Compiled Integrands for Speed; GPUs

As discussed in the section on Faster Integrands, it is possible to create very fast integrands using tools like the numba JIT compiler to replace Python code for an integrand with optimized machine code. In this section we discuss several other tools that can do the same thing.

Cython and Pythran

Cython is a compiled hybrid of Python and C. The Cython version of the (lbatch) ridge integrand (see Faster Integrands) is:

# file: cython_ridge.pyx

import numpy as np
import vegas

# use exp from C
from libc.math cimport exp

@vegas.lbatchintegrand
def ridge(double[:, ::1] xbatch):
    cdef int i          # labels integration point
    cdef int j          # labels point on diagonal
    cdef int d          # labels direction
    cdef int dim = xbatch.shape[1]
    cdef int nbatch = xbatch.shape[0]
    cdef int N = 1000
    cdef double norm = (100. / np.pi) ** (dim / 2.) / N
    cdef double dx2
    cdef double[::1] x
    cdef double[::1] ans = np.zeros(nbatch, float)
    for i in range(nbatch):
        # integrand for integration point x
        x = xbatch[i]
        for j in range(N):
            x0 = 0.25 + 0.5 * j / (N - 1)

▬▬▬

# PROMPT:
Rewrite the paragraph beginning "As discussed in the section on Faster Integrands" from the page on compiled integrands in one shorter sentence, keeping its main facts.

# DATA SECTION:
▬▬▬

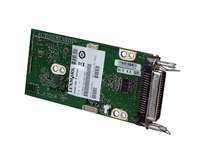 Lexmark 1284-B - Parallel-Adapter - ISP - IEEE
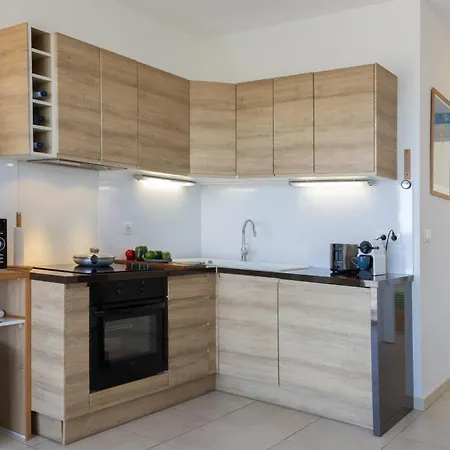 Apartament Casa Ange - Vue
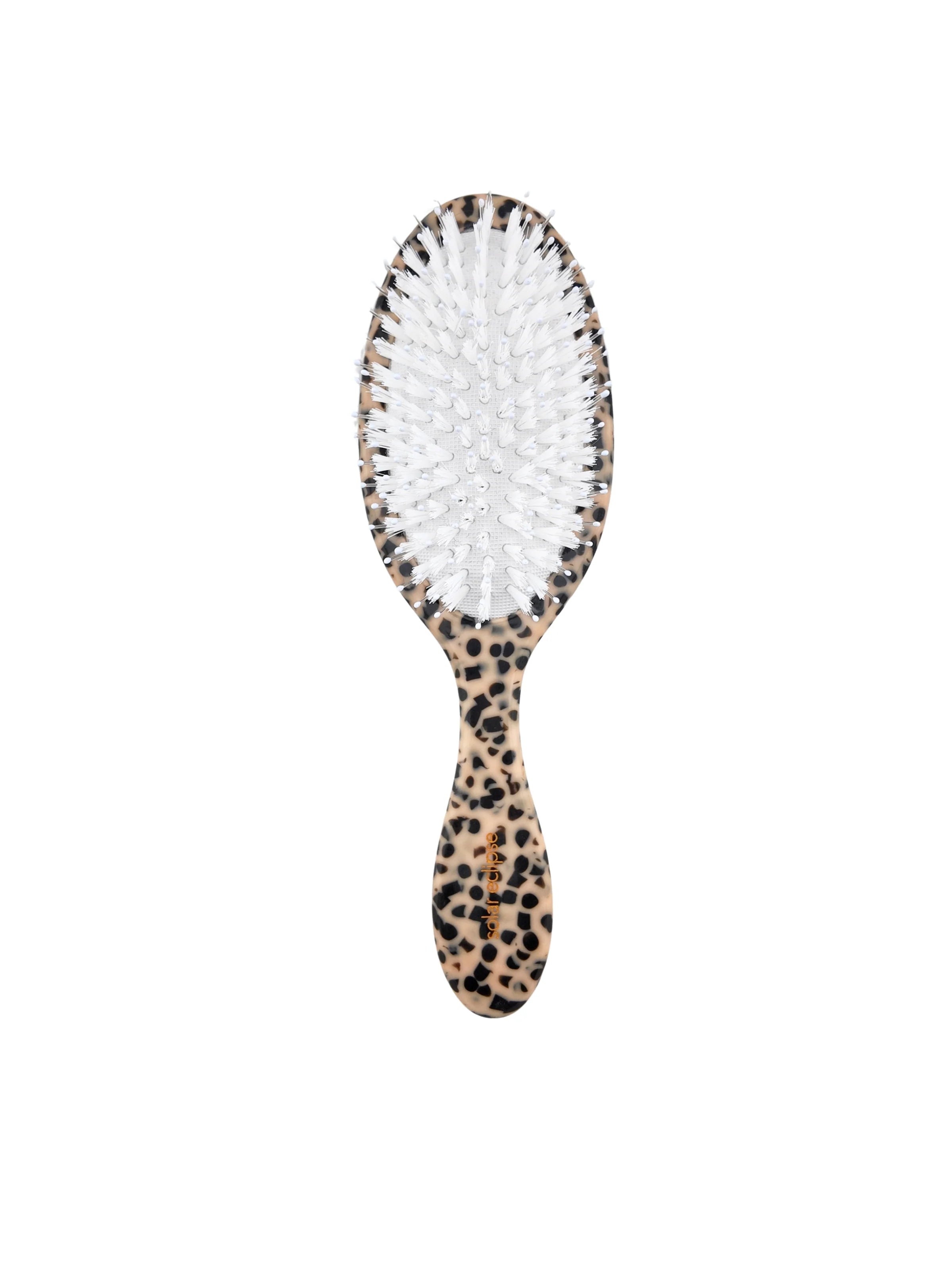 Americana Teddy Amazing Hair Day Brush - ONFEMME By Lindsey's Kloset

▬▬▬

# SOLUTION:
Tools such as the numba JIT compiler can make integrands very fast by replacing their Python code with optimized machine code, and this section covers several other tools that do the same.